Overall I am very impressive with the Switch. In terms of hardware, software, performance and battery life, I think Nintendo have found the right balance, providing a strong foundation to build on. Any minor complaints that I do have are so small that they are barely worth mentioning.
However, you may have noticed that I have not mentioned the games…
Like most new consoles, the launch line-up for the Switch is a little sparse. In fact, I would state that the only game worth owning is Zelda: Breath of the Wild. The good news is that this game is astonishing and is already one of the highest rated games of all time on any platform (metacritic).
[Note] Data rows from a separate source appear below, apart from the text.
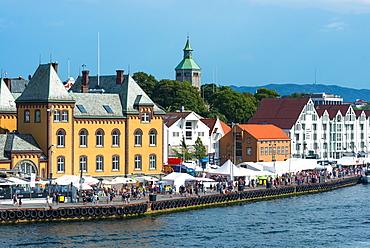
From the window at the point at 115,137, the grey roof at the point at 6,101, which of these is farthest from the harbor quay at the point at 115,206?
the grey roof at the point at 6,101

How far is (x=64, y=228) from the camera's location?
64.2m

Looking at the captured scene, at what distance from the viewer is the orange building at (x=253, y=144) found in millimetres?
119375

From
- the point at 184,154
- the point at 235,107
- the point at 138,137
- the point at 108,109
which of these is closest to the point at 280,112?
the point at 235,107

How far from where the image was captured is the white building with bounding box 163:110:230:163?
116519mm

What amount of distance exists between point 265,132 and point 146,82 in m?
48.4

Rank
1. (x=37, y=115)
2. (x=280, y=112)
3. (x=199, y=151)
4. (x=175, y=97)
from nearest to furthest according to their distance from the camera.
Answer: (x=37, y=115), (x=199, y=151), (x=280, y=112), (x=175, y=97)

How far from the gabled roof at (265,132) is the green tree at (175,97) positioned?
1247 inches

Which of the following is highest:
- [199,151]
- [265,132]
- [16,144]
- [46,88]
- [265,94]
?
[265,94]

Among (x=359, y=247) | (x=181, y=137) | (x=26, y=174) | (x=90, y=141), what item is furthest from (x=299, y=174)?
(x=359, y=247)

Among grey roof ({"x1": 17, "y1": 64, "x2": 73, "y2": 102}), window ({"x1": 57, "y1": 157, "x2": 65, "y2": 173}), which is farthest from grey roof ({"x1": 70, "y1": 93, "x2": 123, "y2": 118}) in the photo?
window ({"x1": 57, "y1": 157, "x2": 65, "y2": 173})

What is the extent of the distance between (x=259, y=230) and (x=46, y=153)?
26.5m

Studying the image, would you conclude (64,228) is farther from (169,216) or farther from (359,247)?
(359,247)

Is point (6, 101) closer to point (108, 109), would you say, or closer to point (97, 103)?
point (97, 103)

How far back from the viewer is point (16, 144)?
80.9 m
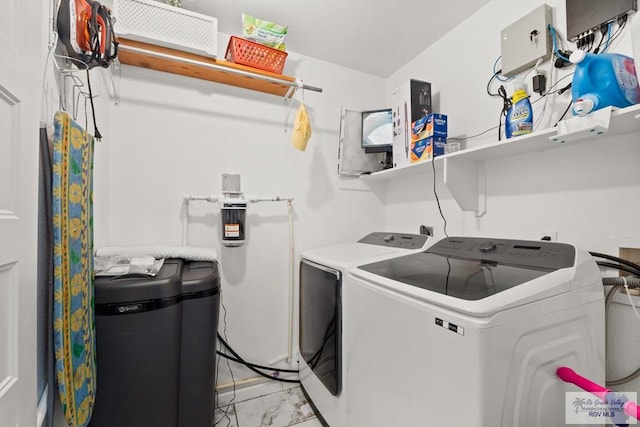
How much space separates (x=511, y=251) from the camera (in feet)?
3.96

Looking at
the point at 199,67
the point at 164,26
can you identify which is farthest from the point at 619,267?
the point at 164,26

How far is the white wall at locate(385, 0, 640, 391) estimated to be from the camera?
112 centimetres

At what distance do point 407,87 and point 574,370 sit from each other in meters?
1.73

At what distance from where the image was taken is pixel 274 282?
2.08 m

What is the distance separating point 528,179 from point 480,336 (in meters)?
1.11

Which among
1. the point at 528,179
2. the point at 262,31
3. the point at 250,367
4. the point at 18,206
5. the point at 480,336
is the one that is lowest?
the point at 250,367

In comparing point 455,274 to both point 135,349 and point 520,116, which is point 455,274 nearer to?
point 520,116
Although I fully expect Nintendo to quickly release several first-party favourites, such as Mario Kart, Super Mario, Mario Party, etc. These games alone will not be enough to drive significant console sales. To achieve real scale, I believe Nintendo will need support from third-party and independent developers.
The reason that this could be a problem is that the Switch is a totally different proposition to the PlayStation 4, Xbox One and PC, which all leverage a similar architecture, making multi-platform releases a simpler process. The Switch is a different beast, with a different architecture and unique characteristics that would need to be targeted directly for the best results.
This is the catch-22, as third-party developers are unlikely to target the Switch unless it has enough sales to support their return on investment, however the Switch is unlikely to sell in large numbers without a strong games catalogue.
As a result, I believe the success or failure of the Switch will not be determined by the console itself (which I believe is a success), instead it will live or die on Nintendo’s ability to encourage third-party developers to target the console.
Let us hope that Nintendo have a strong go-to-market strategy to drive this level of adoption, otherwise all of their hard work may have been for nothing.